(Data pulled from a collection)
===

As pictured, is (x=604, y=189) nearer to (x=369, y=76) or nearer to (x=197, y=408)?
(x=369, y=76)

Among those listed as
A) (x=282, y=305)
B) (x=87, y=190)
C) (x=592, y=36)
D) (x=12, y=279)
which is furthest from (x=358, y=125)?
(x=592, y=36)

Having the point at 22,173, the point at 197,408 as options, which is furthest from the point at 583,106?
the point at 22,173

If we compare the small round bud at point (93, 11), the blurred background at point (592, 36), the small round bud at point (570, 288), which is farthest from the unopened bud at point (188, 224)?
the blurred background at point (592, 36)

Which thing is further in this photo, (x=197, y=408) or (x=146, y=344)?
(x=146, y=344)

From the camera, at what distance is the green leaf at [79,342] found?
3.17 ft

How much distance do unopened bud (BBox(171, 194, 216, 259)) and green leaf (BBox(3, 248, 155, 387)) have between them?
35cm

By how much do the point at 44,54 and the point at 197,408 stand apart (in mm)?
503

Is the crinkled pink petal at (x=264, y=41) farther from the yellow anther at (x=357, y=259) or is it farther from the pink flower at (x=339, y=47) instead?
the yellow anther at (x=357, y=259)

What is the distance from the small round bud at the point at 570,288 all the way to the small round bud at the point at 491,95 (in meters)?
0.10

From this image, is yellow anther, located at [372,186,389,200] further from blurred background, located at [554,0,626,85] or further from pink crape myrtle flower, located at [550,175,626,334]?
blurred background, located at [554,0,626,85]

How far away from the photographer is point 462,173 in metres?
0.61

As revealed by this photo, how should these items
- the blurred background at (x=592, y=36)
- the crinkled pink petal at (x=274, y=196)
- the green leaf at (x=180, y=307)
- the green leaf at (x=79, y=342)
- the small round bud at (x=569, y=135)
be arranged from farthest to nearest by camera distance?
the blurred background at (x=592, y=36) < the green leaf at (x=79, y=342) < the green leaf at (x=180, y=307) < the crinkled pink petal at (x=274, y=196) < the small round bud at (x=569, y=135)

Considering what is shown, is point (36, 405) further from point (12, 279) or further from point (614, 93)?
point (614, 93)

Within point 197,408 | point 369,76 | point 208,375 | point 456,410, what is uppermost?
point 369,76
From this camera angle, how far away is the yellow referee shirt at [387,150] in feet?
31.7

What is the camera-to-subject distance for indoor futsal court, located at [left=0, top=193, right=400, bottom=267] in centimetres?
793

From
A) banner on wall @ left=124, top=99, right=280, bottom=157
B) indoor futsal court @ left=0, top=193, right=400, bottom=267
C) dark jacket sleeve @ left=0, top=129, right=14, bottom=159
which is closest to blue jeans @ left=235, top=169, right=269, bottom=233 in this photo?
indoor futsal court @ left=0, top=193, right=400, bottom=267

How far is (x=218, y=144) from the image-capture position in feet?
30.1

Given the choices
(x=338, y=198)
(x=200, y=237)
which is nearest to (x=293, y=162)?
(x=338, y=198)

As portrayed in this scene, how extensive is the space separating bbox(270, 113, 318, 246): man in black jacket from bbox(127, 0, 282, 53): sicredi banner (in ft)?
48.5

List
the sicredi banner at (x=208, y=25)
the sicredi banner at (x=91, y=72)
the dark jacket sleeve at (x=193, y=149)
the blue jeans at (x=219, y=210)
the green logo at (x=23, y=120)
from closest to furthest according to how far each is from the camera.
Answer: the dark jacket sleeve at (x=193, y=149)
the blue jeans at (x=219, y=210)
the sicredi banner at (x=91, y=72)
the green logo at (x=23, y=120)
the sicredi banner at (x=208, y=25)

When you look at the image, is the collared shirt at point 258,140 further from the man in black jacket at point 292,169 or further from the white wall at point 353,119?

===

> [Exercise description]: Repeat all of the records above word for word, without leaving any out or changing anything.

> [Written reply]:
As pictured, is (x=604, y=189) nearer to (x=369, y=76) or nearer to (x=197, y=408)?
(x=369, y=76)

Among those listed as
A) (x=282, y=305)
B) (x=87, y=190)
C) (x=592, y=36)
D) (x=12, y=279)
which is furthest from (x=358, y=125)?
(x=592, y=36)

Having the point at 22,173, the point at 197,408 as options, which is furthest from the point at 583,106?
the point at 22,173

If we compare the small round bud at point (93, 11), the blurred background at point (592, 36), the small round bud at point (570, 288), which is farthest from the unopened bud at point (188, 224)?
the blurred background at point (592, 36)

Which thing is further in this photo, (x=197, y=408) or (x=146, y=344)?
(x=146, y=344)

From the camera, at what distance is the green leaf at [79,342] found?
3.17 ft

How much distance do unopened bud (BBox(171, 194, 216, 259)) and green leaf (BBox(3, 248, 155, 387)) have between them?
35cm

By how much do the point at 44,54 and the point at 197,408 stand apart (in mm)?
503

Is the crinkled pink petal at (x=264, y=41) farther from the yellow anther at (x=357, y=259) or is it farther from the pink flower at (x=339, y=47) instead?
the yellow anther at (x=357, y=259)

What is the distance from the small round bud at the point at 570,288 all the way to the small round bud at the point at 491,95 (in meters)?
0.10

From this image, is yellow anther, located at [372,186,389,200] further from blurred background, located at [554,0,626,85] or further from pink crape myrtle flower, located at [550,175,626,334]?
blurred background, located at [554,0,626,85]

How far away from the photographer is point 462,173 in metres?
0.61

As revealed by this photo, how should these items
- the blurred background at (x=592, y=36)
- the crinkled pink petal at (x=274, y=196)
- the green leaf at (x=180, y=307)
- the green leaf at (x=79, y=342)
- the small round bud at (x=569, y=135)
be arranged from farthest to nearest by camera distance?
the blurred background at (x=592, y=36) < the green leaf at (x=79, y=342) < the green leaf at (x=180, y=307) < the crinkled pink petal at (x=274, y=196) < the small round bud at (x=569, y=135)

Considering what is shown, is point (36, 405) further from point (12, 279) or further from point (614, 93)?
point (614, 93)

Within point 197,408 | point 369,76 | point 208,375 | point 456,410, what is uppermost?
point 369,76
From this camera angle, how far away is the yellow referee shirt at [387,150] in feet?
31.7

What is the camera-to-subject distance for indoor futsal court, located at [left=0, top=193, right=400, bottom=267] in centimetres?
793

From
A) banner on wall @ left=124, top=99, right=280, bottom=157
B) indoor futsal court @ left=0, top=193, right=400, bottom=267
C) dark jacket sleeve @ left=0, top=129, right=14, bottom=159
which is closest to blue jeans @ left=235, top=169, right=269, bottom=233 in this photo?
indoor futsal court @ left=0, top=193, right=400, bottom=267

How far is (x=218, y=144) from the image-capture position in feet?
30.1

Given the choices
(x=338, y=198)
(x=200, y=237)
which is nearest to (x=293, y=162)?
(x=338, y=198)

As portrayed in this scene, how extensive is the space separating bbox(270, 113, 318, 246): man in black jacket from bbox(127, 0, 282, 53): sicredi banner (in ft)?
48.5

List
the sicredi banner at (x=208, y=25)
the sicredi banner at (x=91, y=72)
the dark jacket sleeve at (x=193, y=149)
the blue jeans at (x=219, y=210)
the green logo at (x=23, y=120)
from closest to furthest according to how far each is from the camera.
Answer: the dark jacket sleeve at (x=193, y=149)
the blue jeans at (x=219, y=210)
the sicredi banner at (x=91, y=72)
the green logo at (x=23, y=120)
the sicredi banner at (x=208, y=25)

When you look at the image, is the collared shirt at point 258,140 further from the man in black jacket at point 292,169 or further from the white wall at point 353,119?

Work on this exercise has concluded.